Can the United States have 25 percent of the total energy it consumes come from renewable sources by 2025?
It’s a lofty goal, but it has tremendous support. An initiative known as 25x’25 is now working to make it a reality.
The Ohio Farm Bureau Federation is part of a coalition of more than 300 groups that are backing the program, which also has the support of Congress.
“This is not a silver bullet. But it’s a great, coordinated plan,” said Dale Arnold, OFBF director of energy services.
Arnold said the plan looks to a wide range of renewable energy sources that can be produced in Ohio such as wind and solar. The program also looks to produce energy from biomass, which includes livestock waste, crops and other plant material.
“We’re not going to be dominant in one particular type of fuel or energy source,” Arnold said. “We’re going to be a player in several.” Ohio’s access to the electrical grid makes it an ideal location to produce energy from renewable sources, Arnold added.
The arguments in favor of developing renewable energy are numerous. With the United States projected to import up to 70 percent of its oil within the next two decades, and two thirds of the world’s oil produced in the Middle East, national security remains a concern.
In addition to clean energy from solar and wind sources, biofuels can help reduce pollutants including carbon monoxide, particulate matter and toxic emissions.
Backers of the initiative estimate that by 2020, wind energy alone could create 80,000 new jobs and $1.2 billion in new income in the United States. Arnold said Ohio is second only to California in its capacity to manufacture the parts used in wind turbines.
While farmland will be required for many of these energy sources, the 25x’25 vision includes “continuing to produce safe, abundant and affordable food, feed and fiber.”
“The greatest challenge for our generation is to meet our energy demands and continue to prosper,” Arnold said.
Bill Richards, who farms near Circleville and is co-chair of the national 25x’25 steering committee, said that this is not just the start of another energy organization. He is optimistic that farmers, conservation and environmental groups will be able to rally around a solution to America’s energy problems.

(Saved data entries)
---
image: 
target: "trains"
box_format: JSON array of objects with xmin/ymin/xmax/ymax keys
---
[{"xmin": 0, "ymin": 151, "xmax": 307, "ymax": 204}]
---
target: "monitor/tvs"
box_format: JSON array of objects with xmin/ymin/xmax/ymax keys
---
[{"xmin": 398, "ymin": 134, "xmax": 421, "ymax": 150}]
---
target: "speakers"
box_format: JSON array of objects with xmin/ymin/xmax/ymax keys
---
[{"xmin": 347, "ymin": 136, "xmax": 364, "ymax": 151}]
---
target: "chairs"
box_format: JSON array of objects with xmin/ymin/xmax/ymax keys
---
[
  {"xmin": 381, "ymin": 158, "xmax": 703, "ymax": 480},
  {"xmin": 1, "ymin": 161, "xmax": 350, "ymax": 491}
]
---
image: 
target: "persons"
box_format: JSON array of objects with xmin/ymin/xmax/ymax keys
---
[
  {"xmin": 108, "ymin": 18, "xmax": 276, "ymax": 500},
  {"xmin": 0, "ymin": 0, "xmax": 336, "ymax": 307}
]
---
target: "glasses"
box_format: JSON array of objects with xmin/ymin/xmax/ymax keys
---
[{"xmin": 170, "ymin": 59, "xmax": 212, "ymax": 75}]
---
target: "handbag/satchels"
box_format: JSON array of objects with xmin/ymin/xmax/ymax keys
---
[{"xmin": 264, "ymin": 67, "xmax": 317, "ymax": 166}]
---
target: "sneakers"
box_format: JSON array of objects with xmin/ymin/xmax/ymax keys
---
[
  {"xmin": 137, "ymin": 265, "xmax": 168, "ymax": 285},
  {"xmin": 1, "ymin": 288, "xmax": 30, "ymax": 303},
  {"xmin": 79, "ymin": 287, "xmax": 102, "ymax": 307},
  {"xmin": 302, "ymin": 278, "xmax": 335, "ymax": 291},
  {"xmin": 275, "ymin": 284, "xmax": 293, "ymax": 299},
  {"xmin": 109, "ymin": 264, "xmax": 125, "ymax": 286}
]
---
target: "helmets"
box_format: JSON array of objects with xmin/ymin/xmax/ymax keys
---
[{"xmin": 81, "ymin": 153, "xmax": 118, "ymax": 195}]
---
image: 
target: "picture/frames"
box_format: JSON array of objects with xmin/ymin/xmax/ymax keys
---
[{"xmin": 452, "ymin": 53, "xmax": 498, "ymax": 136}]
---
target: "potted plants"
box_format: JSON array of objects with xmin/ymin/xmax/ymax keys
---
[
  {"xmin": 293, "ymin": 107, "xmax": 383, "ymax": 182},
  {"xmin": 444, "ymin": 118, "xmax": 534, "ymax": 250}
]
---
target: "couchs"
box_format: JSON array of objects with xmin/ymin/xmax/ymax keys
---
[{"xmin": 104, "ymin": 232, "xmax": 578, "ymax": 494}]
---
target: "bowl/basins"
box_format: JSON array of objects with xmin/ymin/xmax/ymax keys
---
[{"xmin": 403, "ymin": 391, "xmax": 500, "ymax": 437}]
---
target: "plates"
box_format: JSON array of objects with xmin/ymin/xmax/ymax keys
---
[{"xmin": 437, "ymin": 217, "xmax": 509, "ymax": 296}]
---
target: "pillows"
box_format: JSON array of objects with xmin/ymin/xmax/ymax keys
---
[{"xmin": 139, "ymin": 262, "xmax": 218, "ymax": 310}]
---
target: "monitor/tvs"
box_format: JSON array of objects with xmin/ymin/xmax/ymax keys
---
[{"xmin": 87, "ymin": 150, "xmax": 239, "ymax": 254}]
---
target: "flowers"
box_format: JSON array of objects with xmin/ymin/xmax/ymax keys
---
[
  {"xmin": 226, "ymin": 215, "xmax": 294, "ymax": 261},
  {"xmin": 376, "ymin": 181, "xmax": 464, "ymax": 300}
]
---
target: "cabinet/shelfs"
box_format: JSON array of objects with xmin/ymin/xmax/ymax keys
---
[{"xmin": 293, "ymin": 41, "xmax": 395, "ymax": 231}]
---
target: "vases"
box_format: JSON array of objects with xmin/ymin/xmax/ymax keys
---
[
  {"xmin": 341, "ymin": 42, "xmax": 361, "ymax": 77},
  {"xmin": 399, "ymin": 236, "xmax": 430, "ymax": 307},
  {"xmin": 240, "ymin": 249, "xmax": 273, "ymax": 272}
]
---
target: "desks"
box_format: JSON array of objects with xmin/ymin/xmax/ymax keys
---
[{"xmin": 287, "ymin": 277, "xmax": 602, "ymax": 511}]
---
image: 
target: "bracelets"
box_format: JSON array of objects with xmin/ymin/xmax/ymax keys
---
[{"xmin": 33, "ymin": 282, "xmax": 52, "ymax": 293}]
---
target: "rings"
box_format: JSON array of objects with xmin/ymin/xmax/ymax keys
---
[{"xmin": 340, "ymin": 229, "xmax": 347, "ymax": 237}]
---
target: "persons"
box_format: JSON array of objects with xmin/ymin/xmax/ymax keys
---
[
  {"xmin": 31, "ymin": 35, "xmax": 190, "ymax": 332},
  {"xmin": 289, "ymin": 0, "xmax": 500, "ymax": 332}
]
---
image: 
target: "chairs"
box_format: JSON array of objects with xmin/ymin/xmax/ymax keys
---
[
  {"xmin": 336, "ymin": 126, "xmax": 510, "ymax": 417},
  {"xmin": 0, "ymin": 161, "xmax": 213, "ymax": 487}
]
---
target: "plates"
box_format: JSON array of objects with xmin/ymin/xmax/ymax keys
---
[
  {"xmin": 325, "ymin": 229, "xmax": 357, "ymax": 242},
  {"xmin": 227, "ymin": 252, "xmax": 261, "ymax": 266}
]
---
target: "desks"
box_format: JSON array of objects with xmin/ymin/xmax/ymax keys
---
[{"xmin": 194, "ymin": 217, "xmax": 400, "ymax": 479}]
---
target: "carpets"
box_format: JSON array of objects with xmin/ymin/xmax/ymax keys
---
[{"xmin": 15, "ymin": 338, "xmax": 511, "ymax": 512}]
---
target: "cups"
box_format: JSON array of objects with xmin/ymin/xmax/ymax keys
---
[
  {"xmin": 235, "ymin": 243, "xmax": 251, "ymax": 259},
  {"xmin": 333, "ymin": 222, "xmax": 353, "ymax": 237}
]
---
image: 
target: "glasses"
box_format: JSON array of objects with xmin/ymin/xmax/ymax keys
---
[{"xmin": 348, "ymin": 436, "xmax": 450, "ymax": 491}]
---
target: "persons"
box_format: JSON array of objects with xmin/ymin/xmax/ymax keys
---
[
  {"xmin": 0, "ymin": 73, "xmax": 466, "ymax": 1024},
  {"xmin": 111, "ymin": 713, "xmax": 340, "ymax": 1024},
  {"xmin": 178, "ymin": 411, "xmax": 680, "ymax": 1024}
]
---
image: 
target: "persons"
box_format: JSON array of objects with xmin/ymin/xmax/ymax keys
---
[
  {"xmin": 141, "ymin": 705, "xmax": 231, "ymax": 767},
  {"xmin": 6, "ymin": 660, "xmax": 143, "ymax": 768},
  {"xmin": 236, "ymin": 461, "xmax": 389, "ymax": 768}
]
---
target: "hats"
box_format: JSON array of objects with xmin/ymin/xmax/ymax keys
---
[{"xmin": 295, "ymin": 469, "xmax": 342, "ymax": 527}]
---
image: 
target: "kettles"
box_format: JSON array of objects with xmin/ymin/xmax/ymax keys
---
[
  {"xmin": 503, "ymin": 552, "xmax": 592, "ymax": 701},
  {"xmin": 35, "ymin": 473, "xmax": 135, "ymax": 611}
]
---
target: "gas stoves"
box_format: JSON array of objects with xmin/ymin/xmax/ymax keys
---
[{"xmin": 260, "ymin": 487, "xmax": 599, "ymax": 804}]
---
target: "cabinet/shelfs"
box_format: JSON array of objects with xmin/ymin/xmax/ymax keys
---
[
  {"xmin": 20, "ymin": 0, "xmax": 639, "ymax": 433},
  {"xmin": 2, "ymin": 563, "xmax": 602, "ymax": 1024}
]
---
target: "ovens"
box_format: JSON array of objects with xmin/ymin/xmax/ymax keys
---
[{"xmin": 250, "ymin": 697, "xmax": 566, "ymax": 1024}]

## Exercise requirements
1. Translate this sentence from the renewable energy article into Spanish: "In addition to clean energy from solar and wind sources, biofuels can help reduce pollutants including carbon monoxide, particulate matter and toxic emissions."
2. According to the renewable energy article, which state exceeds Ohio in capacity to manufacture the parts used in wind turbines?
3. From the renewable energy article, output the passage that begins at the words "It’s a lofty" and stops after "sources, Arnold added.".

## Responses for each task
1. Además de la energía limpia procedente de fuentes solares y eólicas, los biocombustibles pueden ayudar a reducir contaminantes como el monóxido de carbono, las partículas en suspensión y las emisiones tóxicas.

2. California

3.
It’s a lofty goal, but it has tremendous support. An initiative known as 25x’25 is now working to make it a reality.
The Ohio Farm Bureau Federation is part of a coalition of more than 300 groups that are backing the program, which also has the support of Congress.
“This is not a silver bullet. But it’s a great, coordinated plan,” said Dale Arnold, OFBF director of energy services.
Arnold said the plan looks to a wide range of renewable energy sources that can be produced in Ohio such as wind and solar. The program also looks to produce energy from biomass, which includes livestock waste, crops and other plant material.
“We’re not going to be dominant in one particular type of fuel or energy source,” Arnold said. “We’re going to be a player in several.” Ohio’s access to the electrical grid makes it an ideal location to produce energy from renewable sources, Arnold added.